The toolkit is a complete system that is available in Github, which includes the runtime and APIs to run it. Nvidia has developed a programming tool called Colang that controls the behavior of this runtime, which can be accessed through Python.
“The NeMo Guardrails system is a client Python library, you can take the library and do what you want with it,” Cohen said, later adding that “it includes inside it an interpreter for the Colang language,” Cohen said.
The Colang runtime executes on CPUs, so the NeMo Guardrails toolkit is not hamstrung by CUDA, which is Nvidia’s proprietary AI programming framework. Most of Nvidia’s CUDA codebase can execute only on the company’s GPUs.
"The hardware requirements are going to depend on the service you're calling, or if it's a language model that you're running locally. It is whatever LangChain supports, we work with automatically," Cohen said.
Nvidia's toolkit is being published as debates around AI regulation and safety heat up in Washington DC and the tech industry. There is no known standard or implementation around AI safety, and Nvidia is open-sourcing the toolkit to get the conversation going.
"There's an emerging open-source community like LangChain. It is emerging as a very popular API for interacting with all these things. That is one of the reasons we built our system on top of LangChain," Cohen said.
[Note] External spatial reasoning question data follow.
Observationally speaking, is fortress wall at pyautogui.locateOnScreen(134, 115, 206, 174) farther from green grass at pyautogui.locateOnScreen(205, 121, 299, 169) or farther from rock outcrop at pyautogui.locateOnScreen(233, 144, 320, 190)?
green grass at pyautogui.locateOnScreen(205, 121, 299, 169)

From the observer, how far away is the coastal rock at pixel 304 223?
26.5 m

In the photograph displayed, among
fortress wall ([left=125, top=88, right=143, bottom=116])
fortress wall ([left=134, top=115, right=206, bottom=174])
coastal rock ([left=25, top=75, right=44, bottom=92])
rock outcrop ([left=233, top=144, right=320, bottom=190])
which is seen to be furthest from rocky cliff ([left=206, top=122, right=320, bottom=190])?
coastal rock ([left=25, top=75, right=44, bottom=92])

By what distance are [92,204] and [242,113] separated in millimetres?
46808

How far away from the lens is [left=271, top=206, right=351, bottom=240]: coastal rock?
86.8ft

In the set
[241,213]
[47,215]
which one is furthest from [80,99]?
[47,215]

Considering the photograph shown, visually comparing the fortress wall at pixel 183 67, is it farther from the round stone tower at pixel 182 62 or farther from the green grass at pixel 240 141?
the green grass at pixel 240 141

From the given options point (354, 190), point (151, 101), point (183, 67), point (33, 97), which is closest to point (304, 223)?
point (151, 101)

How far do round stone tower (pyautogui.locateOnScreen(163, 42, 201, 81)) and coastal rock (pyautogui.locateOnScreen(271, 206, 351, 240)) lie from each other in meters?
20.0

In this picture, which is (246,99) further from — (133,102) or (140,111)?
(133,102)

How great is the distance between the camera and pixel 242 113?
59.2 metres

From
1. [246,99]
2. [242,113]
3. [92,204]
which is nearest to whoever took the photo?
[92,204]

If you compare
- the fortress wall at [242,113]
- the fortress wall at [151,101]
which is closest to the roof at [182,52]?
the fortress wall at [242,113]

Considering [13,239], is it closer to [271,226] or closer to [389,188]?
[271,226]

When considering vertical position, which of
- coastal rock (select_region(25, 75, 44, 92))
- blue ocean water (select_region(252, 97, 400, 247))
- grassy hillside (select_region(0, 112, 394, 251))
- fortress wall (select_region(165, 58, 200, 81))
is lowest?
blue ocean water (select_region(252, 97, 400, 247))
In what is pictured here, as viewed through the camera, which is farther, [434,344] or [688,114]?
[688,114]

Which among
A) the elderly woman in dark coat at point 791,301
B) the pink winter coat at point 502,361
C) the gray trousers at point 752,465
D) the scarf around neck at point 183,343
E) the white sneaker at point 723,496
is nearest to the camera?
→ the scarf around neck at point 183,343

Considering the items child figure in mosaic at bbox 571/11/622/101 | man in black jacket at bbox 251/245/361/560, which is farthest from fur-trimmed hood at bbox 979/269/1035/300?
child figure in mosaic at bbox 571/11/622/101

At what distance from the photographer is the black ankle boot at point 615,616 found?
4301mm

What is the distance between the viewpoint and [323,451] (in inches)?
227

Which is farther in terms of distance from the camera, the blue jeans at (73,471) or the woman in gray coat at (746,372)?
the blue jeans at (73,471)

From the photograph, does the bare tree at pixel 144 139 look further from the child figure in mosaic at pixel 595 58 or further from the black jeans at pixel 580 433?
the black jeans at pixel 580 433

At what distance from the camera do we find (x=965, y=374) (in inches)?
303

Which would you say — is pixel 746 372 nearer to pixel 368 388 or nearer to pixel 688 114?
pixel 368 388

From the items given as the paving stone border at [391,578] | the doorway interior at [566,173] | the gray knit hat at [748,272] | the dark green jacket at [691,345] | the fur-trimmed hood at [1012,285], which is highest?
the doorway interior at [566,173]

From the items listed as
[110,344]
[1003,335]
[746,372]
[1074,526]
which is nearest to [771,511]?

The fluency of tools like ChatGPT is quite stunning, but it is also a wakeup call on building resilient systems and trustworthy AI, said Kathleen Fisher, who is a director at DARPA, during Nvidia's GPU Technology Conference last month.
"You could build kind of belts and suspenders or other things on top that might catch the problems and drive the occurrence rate down… I think we are going to see really fast movement in this space and it will be interesting and terrifying at the same time," Fisher said.
Other companies are approaching AI safety differently. Microsoft previously halted hallucinatory answers by limiting the number of questions users could ask its BingGPT, which is based on OpenAI's GPT-4.
OpenAI earlier this month said GPT-4 provides 40% more accurate answers than its GPT-3.5. OpenAI is advocating better training, more data, responsible governance, and industry cooperation to help improve AI safety.